Understanding it’s a “brain glitch” is key

Helpful strategies for dealing with OCD

If you’re tasked with caring for a child with OCD, whether your own or someone else’s, you know how difficult it can be to stay calm when things go awry. A child will have a wildly irrational fear of something – like knives, or some kind of food – and will need to engage in repetitive, ritualistic behavior – like humming or washing hands, or counting and re-counting steps. When you know full well the child’s anxieties are totally unfounded, and their behaviors completely unhelpful, you want to do for them what you’d want someone to do for you: explain things away through logic and reasoning, enlighten them with your experience and easily verifiable knowledge. 

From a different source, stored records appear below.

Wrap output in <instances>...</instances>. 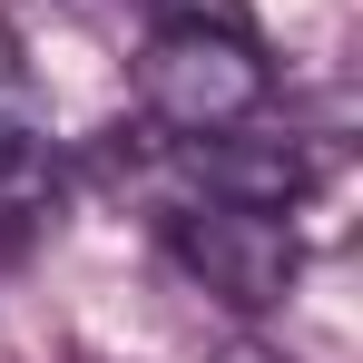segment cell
I'll list each match as a JSON object with an SVG mask.
<instances>
[{
    "label": "cell",
    "mask_w": 363,
    "mask_h": 363,
    "mask_svg": "<svg viewBox=\"0 0 363 363\" xmlns=\"http://www.w3.org/2000/svg\"><path fill=\"white\" fill-rule=\"evenodd\" d=\"M30 157H40V89H30L20 40L0 30V177H20Z\"/></svg>",
    "instance_id": "cell-4"
},
{
    "label": "cell",
    "mask_w": 363,
    "mask_h": 363,
    "mask_svg": "<svg viewBox=\"0 0 363 363\" xmlns=\"http://www.w3.org/2000/svg\"><path fill=\"white\" fill-rule=\"evenodd\" d=\"M167 245L177 265L226 304V314H275L304 275V236H295V206H226V196H196L167 216Z\"/></svg>",
    "instance_id": "cell-2"
},
{
    "label": "cell",
    "mask_w": 363,
    "mask_h": 363,
    "mask_svg": "<svg viewBox=\"0 0 363 363\" xmlns=\"http://www.w3.org/2000/svg\"><path fill=\"white\" fill-rule=\"evenodd\" d=\"M177 157H186V177L206 196H226V206H295L314 186V147H295V138L216 128V138H177Z\"/></svg>",
    "instance_id": "cell-3"
},
{
    "label": "cell",
    "mask_w": 363,
    "mask_h": 363,
    "mask_svg": "<svg viewBox=\"0 0 363 363\" xmlns=\"http://www.w3.org/2000/svg\"><path fill=\"white\" fill-rule=\"evenodd\" d=\"M265 89H275V69H265L255 20H186V10H157L147 60H138V108L167 128V138L245 128L265 108Z\"/></svg>",
    "instance_id": "cell-1"
},
{
    "label": "cell",
    "mask_w": 363,
    "mask_h": 363,
    "mask_svg": "<svg viewBox=\"0 0 363 363\" xmlns=\"http://www.w3.org/2000/svg\"><path fill=\"white\" fill-rule=\"evenodd\" d=\"M226 363H285V354H265V344H236V354H226Z\"/></svg>",
    "instance_id": "cell-5"
}]
</instances>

In a very helpful article for Turning Point Psychology, psychologist Anna Prudovski points out how and why those knee-jerk caregiver behaviors are, in fact, counter-productive. Those are in her “Don’t” list. Thankfully, however, she lists twice as many “Do’s” as “Don’t’s,” explaining how OCD must be understood as independent of the afflicted.

For instance, she advises giving the OCD a derogatory name, like “Cruella DeVille.” Or just saying, “OCD is making you feel like you need to count all the forks.”

RELATED: Does your child have OCD?

Or, as Prudovski puts it, “It is not really important which arguments the OCD uses to get the child to perform a compulsion. It’s very important, though, to point out to the child that it’s the OCD – the glitch/ the bully/ the brain bug/ the silly hiccup/ Mr. Clean – that is speaking up now. Therefore, address the process by pointing out the offender (the OCD) and not the content of the obsessions. Tell your child, ‘The OCD is trying to trick you again.’ Or ask, ‘Is 'the meanie dude' trying to bully you?’”

More helpful hints include encouraging the child to postpone or change rituals, and then ask afterwards, “Did what you expect happen?” or, “Was it as bad as you expected?”

It’s a very helpful read. When you are advised to “be kind” and “be compassionate,” you’re not always given tips on exactly how to do that. Prudovski does.